Now folks if we don't act... we could all end up like Africa, South Africa rather (I stumbled, and cut to a pic of a couple starving Africans)... But if we do act, well, experts disagree as to what exactly this Utopia like world will look like, but we happen to think it'll look something like this...
http://community.webshots.com/photo/100543523/239319786FwqNbh

as you can see people are happy and disease free like the gentlemen in this picture...
(Despite Don's giggles, I'm still doing fine here as far as not laughing goes.. it was when I came to the call to action portion of the conclusion where we were supposed to use powerful and vivid words)

Folks, it is bad enough we must experience the pain and suffering for our own mistakes of aquiring these STD's but let us not taint future generations. Let us set a firm foundation of principles, mores, practices.. Let our genearation be serve as a beacon of sexual responsibilityhood (not even a word.. but this is where I lost it)
Don interrupts- PREACH ON!
Yes a beacon, not an outcast of sexual responsibilityhood. And Remember folks, the vows of abstinence break far more often than condoms. Or at least thats my experience. So use your head, and put a condom on it."

2. Don breaks into his own room
I'm going to tell you this story as Don told it to me when I first found out. This is what I was talking about in my last LJ entry in me being a moron for ever loaning the keys to my car to this kid.
"Let me tell you that I woke up with glass all over my bed to cops handcuffing me!"
"What?? What the hell did you do?"-me
"Well I get to my room, and I realized I didn't have my keys or my cell phone, so I punched right through my window (shattering everything) and went to bed... I later on I'm awoken by these cops and my (gay)roommate staring at me cuz the cops wanted him to identify me omg you should've seen the look on his face."
"Hold up hold up.. where the fuck is my car!?"
"I'll get to that, so like I said, I didn't have my keys or phone.
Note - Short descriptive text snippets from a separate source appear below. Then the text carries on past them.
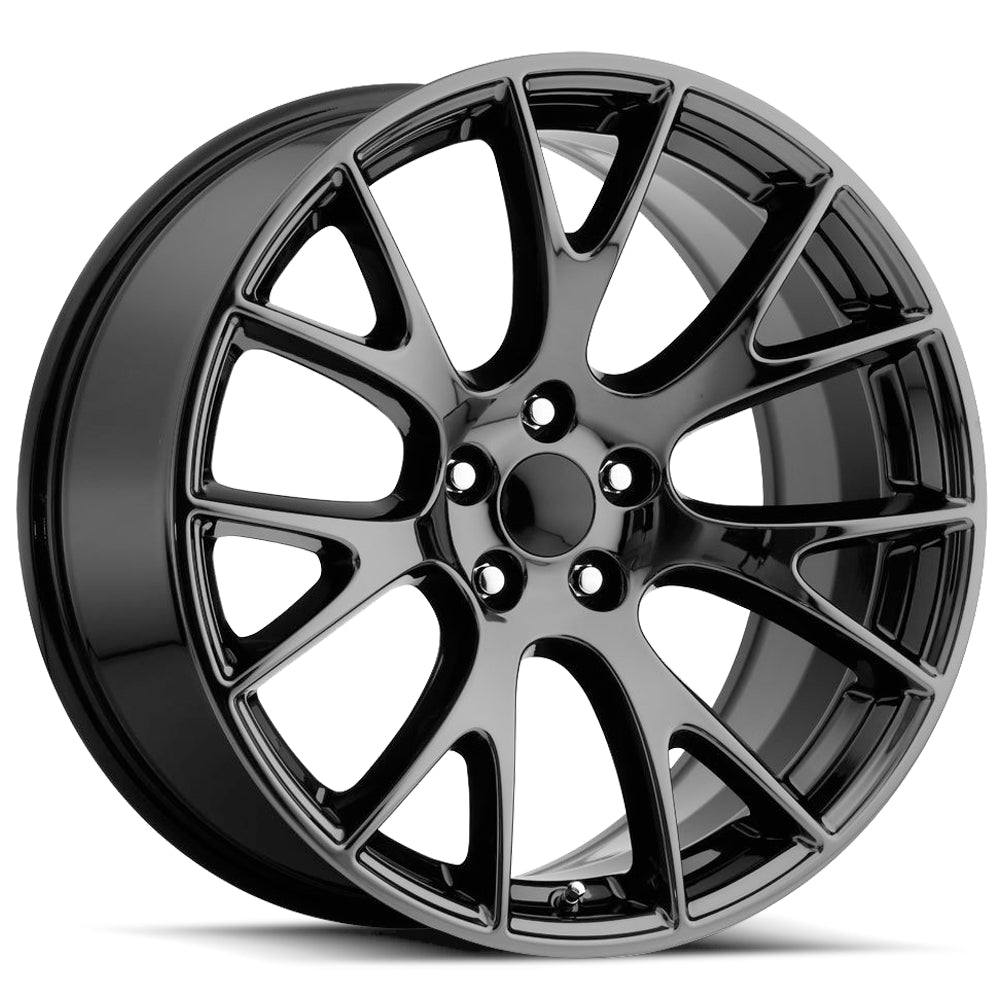 Revenge OE Proline RS-15 Gloss Black Wheel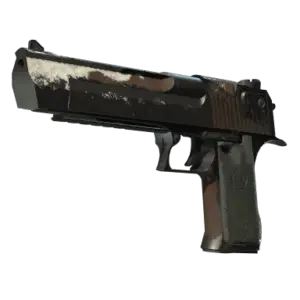 StatTrak™ Desert Eagle | Oxide Blaze (Battle-Scarred)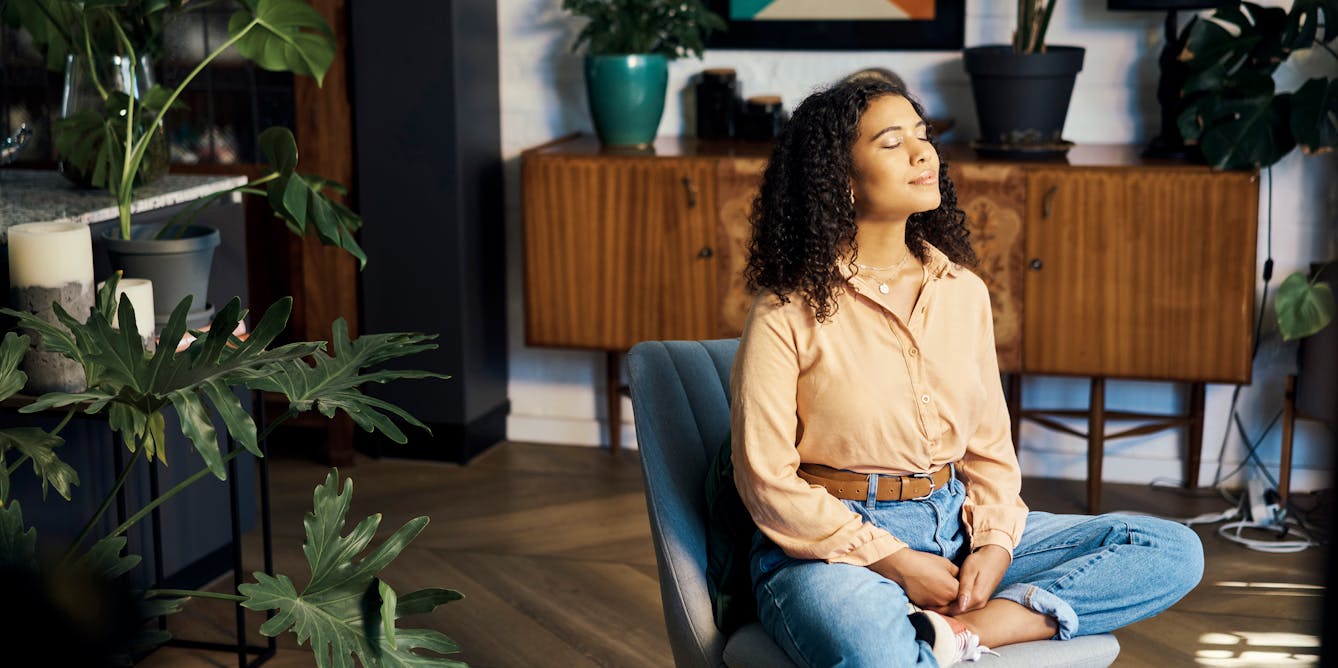 Mindfulness, meditation and self-compassion – a clinical psychologist explains how these science-backed practices can improve mental health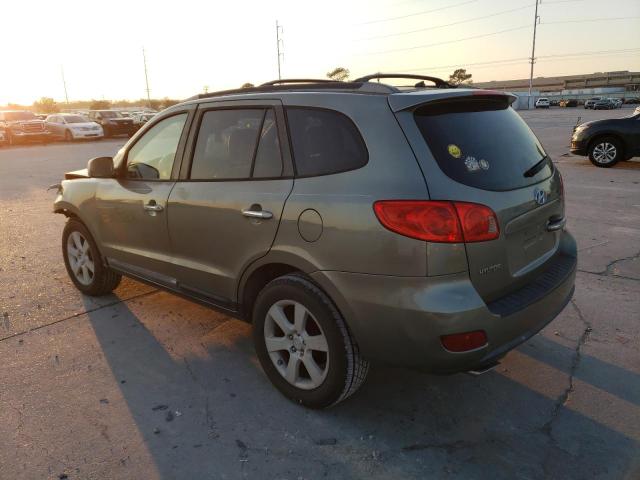 Изображение 2 2007 HYUNDAI SANTA FE SE 2007 с VIN 5NMSH13E97H019218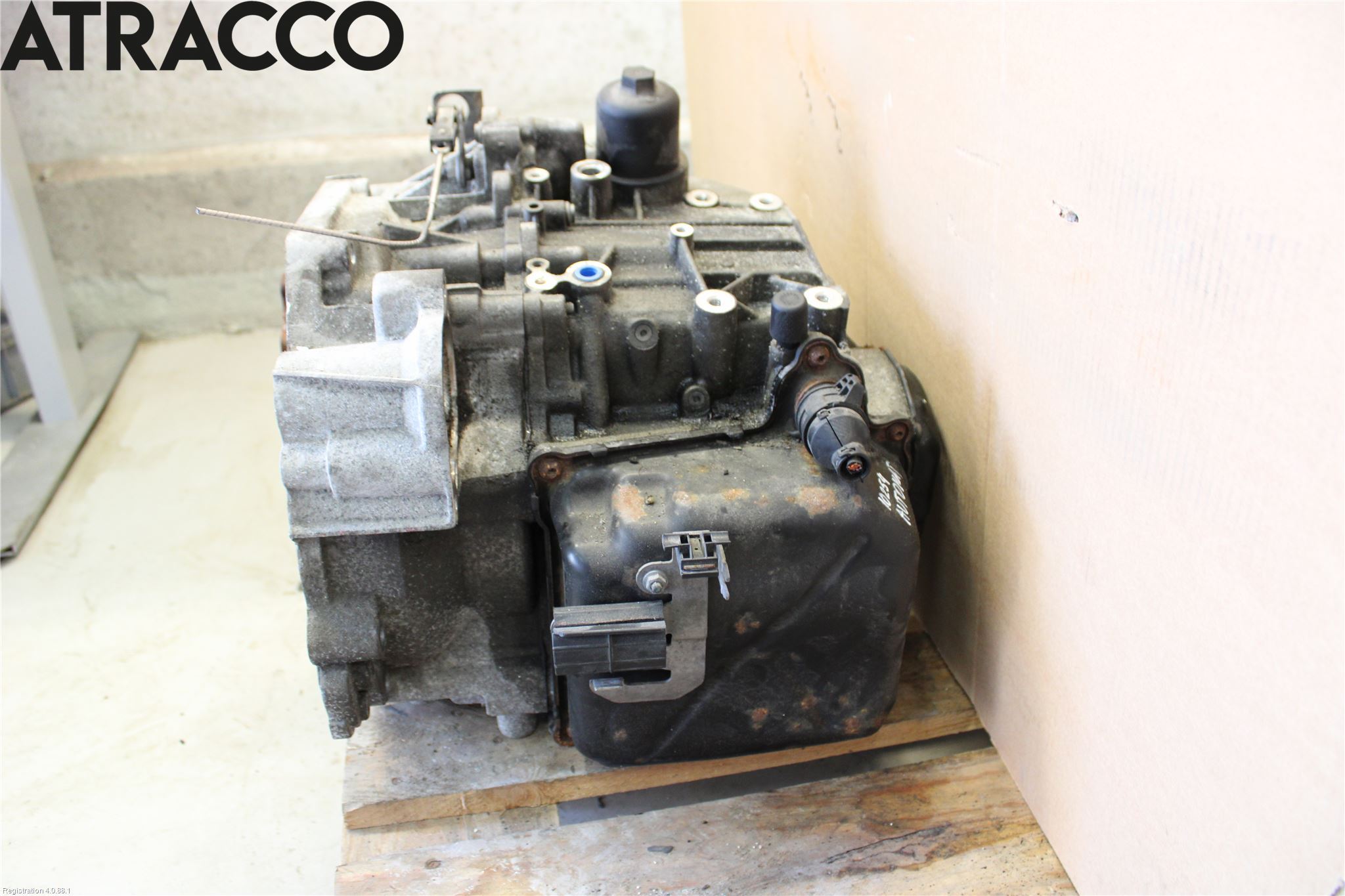 Volkswagen VW GOLF / E-GOLF VII 13-20 Gearkasse Automat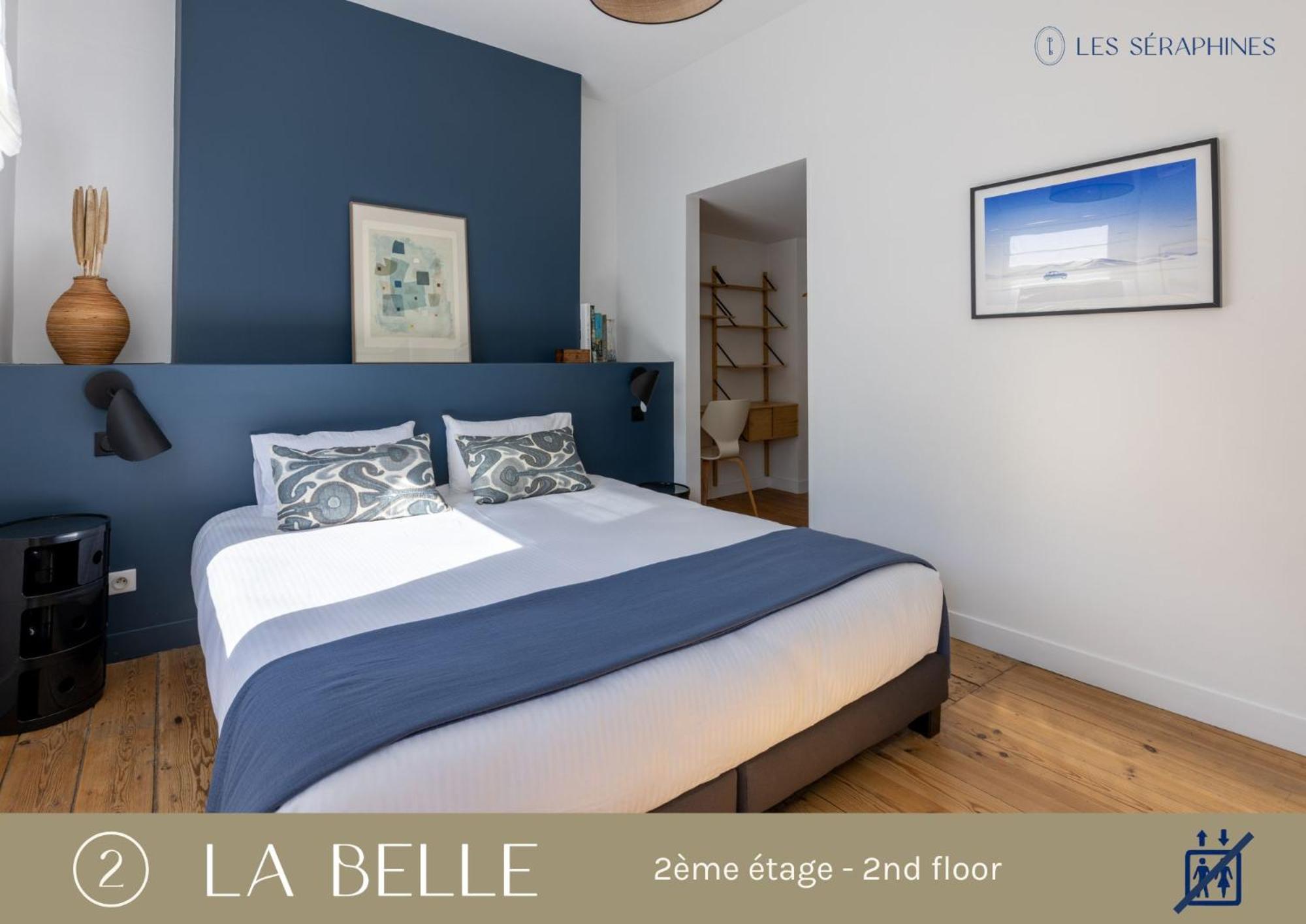 Les Seraphines - Chambres D'Hotes - Guests House Bordeaux Zewnętrze zdjęcie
So then I went to your car and sure enough the keys were in the ignition and my phone was on the dash board."
So he smashed through the window, and amazingly he just had one little scratch on him and didn't cut any vital organs- but most importantly my car was fine.

Later I ask Kace cold (who was hanging out w/ him this night)how this could have happened..
"Yeah we told him not leave the parking lot and take the car around for a spin to see how he did.. AND THEN HE JUST SQUEELED OUT!" -Kace, also a moron.

1. Red Sox
THE RED SOX WON THE FUCKING WORLD SERIES!! This needs no explanation. Hope you all enjoyed the list.